# THE EXERCISE:
Which lines in the items below contain the string "bbox"? Report each of those lines in full.

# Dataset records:
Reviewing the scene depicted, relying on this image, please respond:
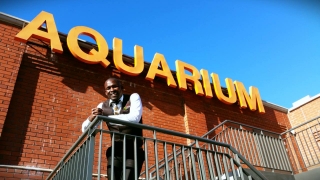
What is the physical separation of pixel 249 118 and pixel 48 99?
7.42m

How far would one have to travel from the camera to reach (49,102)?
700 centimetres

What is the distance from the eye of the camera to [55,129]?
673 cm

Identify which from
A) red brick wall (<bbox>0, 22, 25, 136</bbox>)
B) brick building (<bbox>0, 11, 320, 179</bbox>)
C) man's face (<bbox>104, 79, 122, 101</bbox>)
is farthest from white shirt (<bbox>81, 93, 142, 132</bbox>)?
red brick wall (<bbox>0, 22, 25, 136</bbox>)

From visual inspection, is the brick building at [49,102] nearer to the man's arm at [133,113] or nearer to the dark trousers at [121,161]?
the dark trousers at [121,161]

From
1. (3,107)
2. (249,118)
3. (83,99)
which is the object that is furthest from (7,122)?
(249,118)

---

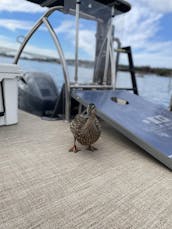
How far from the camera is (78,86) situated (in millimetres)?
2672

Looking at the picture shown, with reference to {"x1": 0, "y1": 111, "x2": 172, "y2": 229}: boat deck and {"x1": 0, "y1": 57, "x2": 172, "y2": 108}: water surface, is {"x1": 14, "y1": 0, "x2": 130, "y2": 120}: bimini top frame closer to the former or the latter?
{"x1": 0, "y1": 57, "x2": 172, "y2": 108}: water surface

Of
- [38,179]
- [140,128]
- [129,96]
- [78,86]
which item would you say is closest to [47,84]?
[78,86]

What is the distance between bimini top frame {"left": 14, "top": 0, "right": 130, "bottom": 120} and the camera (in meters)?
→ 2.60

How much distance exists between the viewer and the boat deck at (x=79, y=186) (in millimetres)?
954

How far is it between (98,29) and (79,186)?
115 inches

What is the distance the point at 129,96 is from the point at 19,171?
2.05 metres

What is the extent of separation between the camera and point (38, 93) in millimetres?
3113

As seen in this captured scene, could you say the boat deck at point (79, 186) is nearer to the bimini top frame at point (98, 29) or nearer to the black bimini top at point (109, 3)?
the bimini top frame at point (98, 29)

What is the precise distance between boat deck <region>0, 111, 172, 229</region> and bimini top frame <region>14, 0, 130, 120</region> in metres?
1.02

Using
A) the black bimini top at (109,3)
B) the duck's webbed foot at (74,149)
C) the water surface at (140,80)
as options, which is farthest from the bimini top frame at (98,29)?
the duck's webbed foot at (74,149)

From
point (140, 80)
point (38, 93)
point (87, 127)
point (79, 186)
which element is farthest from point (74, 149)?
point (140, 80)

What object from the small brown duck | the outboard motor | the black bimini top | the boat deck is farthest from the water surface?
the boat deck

---

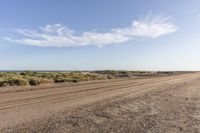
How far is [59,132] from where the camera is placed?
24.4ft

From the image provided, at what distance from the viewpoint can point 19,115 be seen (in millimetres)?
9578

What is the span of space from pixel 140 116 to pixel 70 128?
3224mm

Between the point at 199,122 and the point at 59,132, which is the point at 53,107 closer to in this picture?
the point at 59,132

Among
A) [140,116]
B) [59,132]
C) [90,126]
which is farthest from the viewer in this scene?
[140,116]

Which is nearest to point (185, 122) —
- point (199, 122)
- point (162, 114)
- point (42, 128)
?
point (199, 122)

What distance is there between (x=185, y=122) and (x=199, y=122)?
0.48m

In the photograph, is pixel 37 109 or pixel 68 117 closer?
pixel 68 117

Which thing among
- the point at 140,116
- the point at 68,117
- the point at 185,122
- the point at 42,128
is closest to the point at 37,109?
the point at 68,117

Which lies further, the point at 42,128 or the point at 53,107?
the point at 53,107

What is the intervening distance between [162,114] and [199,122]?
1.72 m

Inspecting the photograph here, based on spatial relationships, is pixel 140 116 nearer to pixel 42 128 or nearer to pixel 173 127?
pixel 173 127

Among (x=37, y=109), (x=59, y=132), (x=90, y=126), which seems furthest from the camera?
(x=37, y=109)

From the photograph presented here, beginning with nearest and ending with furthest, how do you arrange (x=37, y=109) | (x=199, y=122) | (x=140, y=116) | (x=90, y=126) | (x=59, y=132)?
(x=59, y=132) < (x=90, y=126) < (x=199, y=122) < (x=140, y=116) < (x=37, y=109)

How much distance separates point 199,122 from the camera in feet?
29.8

# THE OUTPUT:
A) red brick wall (<bbox>0, 22, 25, 136</bbox>)
B) brick building (<bbox>0, 11, 320, 179</bbox>)
C) man's face (<bbox>104, 79, 122, 101</bbox>)
is farthest from white shirt (<bbox>81, 93, 142, 132</bbox>)?
red brick wall (<bbox>0, 22, 25, 136</bbox>)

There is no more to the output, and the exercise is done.